--- Texte cité ---

« Toutes les limitations, les conflits et même
les destructions du pouvoir sont dus à la non-observation par les gouvernants
des conditions auxquelles le pouvoir leur a été transmis » Léon Tolstoï,
Guerre et paix, p.861, éd. de poche
Les problèmes des démocraties modernes surtout en
Afrique, sont principalement liés à une pathologie qui pourrait être qualifiée
d’anomalie électorale. En effet pour exister les démocraties font trop
confiance aux élections, à la dévolution du pouvoir, fussent-elles légales. Or
les seuls mécanismes électoraux, quelques importants qu’ils puissent être, sont
loin de suffire pour garantir le respect du contrat politique et
moral qui lie « le chef suprême » à ses compatriotes. En démocratie
le pouvoir est toujours transmis sous conditions. Malheureusement ces
conditions ne sont pas toujours suffisamment prononcées, noyées qu’elles sont
par la vague déferlante et tyrannique de « l’opinion publique » ;
l’opinion publique, cette chose informe et non moins concrète qui fait et
défait les hommes politiques dans une démocratie d’opinion. L’historien
Sénégalais Mamadou Diouf a vu juste
lorsqu’il avançait les propos suivants : « Je préfère les sociétés ouvertes aux sociétés démocratiques où
la démocratie est enserrée dans des logiques institutionnelles, un langage et
une philosophie qui sont en fait prisonniers de l’histoire de l’Occident. Dans
le cas des sociétés africaines francophones, le discours de la Baule de
Mitterrand (1990), considéré – faussement – comme le déclencheur des
transitions démocratiques, a joué un rôle considérable(…) Il a plutôt imposé un
corset institutionnel et les formes les plus simples de la démocratisation,
pour éviter les débordements qui auraient pu porter atteinte aux intérêts
français et aux « amis africains ». C’était une manière de canaliser
la démocratisation plutôt que de l’impulser. »
En 2000, Abdoulaye Wade a été seulement élu sur la
base des profondes frustrations et humiliations qui se sont sédimentées à
travers les 40ans de règne « socialiste ». En vérité le programme de
Fal 2000 comme tous les accords ultérieurs entre partisans politiques n’a pas
pu tenir lieu de conditions. La seule « condition » qui a emmené
Wade au pouvoir c’est l’affect. Lorsque cet affect a été détruit, ce
fut alors la fin du pouvoir d’Abdoulaye Wade.

--- Données de travail ---

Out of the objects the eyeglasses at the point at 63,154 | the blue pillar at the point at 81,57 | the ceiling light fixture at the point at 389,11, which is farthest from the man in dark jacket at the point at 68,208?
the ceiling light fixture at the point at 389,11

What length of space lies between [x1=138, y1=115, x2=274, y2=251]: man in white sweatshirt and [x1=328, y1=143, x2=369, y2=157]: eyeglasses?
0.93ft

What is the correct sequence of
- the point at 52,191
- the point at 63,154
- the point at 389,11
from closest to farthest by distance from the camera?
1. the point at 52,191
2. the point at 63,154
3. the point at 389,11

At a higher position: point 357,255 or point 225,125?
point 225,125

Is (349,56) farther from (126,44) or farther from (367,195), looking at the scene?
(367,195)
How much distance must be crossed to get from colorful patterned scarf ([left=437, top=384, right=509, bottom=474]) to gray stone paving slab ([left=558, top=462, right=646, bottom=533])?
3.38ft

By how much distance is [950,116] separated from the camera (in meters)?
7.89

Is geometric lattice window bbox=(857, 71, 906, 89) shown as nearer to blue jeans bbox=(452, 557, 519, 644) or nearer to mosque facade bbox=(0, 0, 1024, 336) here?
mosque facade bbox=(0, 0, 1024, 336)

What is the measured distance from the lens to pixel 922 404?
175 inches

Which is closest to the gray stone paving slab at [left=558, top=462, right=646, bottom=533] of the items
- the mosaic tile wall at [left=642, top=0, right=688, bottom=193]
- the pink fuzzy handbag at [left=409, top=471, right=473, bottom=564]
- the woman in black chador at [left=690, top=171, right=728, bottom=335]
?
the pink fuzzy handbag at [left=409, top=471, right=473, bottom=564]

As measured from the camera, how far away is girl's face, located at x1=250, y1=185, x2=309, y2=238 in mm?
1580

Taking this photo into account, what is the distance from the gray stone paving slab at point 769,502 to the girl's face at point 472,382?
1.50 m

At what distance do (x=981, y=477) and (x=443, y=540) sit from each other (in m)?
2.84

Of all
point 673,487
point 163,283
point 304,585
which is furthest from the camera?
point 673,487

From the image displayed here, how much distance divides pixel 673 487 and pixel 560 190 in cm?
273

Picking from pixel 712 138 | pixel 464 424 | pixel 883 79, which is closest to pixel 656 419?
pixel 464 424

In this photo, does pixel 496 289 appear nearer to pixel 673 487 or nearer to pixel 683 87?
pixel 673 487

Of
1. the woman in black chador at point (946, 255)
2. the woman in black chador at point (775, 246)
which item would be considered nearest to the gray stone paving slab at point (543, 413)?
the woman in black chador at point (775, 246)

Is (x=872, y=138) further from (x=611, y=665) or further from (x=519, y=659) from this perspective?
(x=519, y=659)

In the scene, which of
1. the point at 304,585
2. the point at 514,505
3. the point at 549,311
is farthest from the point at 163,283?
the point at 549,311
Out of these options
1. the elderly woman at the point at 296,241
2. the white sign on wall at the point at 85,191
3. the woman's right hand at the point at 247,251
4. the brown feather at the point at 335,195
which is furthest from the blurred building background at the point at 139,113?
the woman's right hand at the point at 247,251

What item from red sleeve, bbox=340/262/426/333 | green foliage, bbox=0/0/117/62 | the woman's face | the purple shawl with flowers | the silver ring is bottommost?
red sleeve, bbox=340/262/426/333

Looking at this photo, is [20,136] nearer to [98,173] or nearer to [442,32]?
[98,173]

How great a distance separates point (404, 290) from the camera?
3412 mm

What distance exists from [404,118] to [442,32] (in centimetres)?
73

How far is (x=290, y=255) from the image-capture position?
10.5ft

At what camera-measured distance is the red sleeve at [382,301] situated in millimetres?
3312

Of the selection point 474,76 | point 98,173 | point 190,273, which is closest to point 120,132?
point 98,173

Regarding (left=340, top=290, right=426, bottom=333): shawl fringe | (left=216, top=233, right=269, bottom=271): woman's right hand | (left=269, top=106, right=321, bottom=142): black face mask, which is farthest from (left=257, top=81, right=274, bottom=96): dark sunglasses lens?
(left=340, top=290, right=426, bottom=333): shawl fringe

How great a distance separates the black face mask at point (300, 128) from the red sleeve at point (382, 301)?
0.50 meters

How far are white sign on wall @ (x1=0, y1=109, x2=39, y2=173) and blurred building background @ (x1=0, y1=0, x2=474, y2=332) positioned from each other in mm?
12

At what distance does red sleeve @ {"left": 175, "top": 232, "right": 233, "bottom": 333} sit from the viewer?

---

Consigne 1: D'après le texte cité, quelle est la seule « condition » qui a amené Wade au pouvoir ?
Consigne 2: Restituez sous forme de tableau Markdown les lignes des données de travail, en commençant par celle qui contient « How great a distance separates the » et en terminant par la dernière ligne de ces données, sans les lignes vides. Utilisez une colonne « N° » pour le numéro de ligne et une colonne « Contenu » pour son texte.
Le texte et les lignes n'ont aucun rapport entre eux.

Réponse complète 1: L'affect.

Réponse complète 2:
| N° | Contenu |
|---|---|
| 1 | How great a distance separates the black face mask at point (300, 128) from the red sleeve at point (382, 301)? |
| 2 | 0.50 meters |
| 3 | How far are white sign on wall @ (x1=0, y1=109, x2=39, y2=173) and blurred building background @ (x1=0, y1=0, x2=474, y2=332) positioned from each other in mm? |
| 4 | 12 |
| 5 | At what distance does red sleeve @ {"left": 175, "top": 232, "right": 233, "bottom": 333} sit from the viewer? |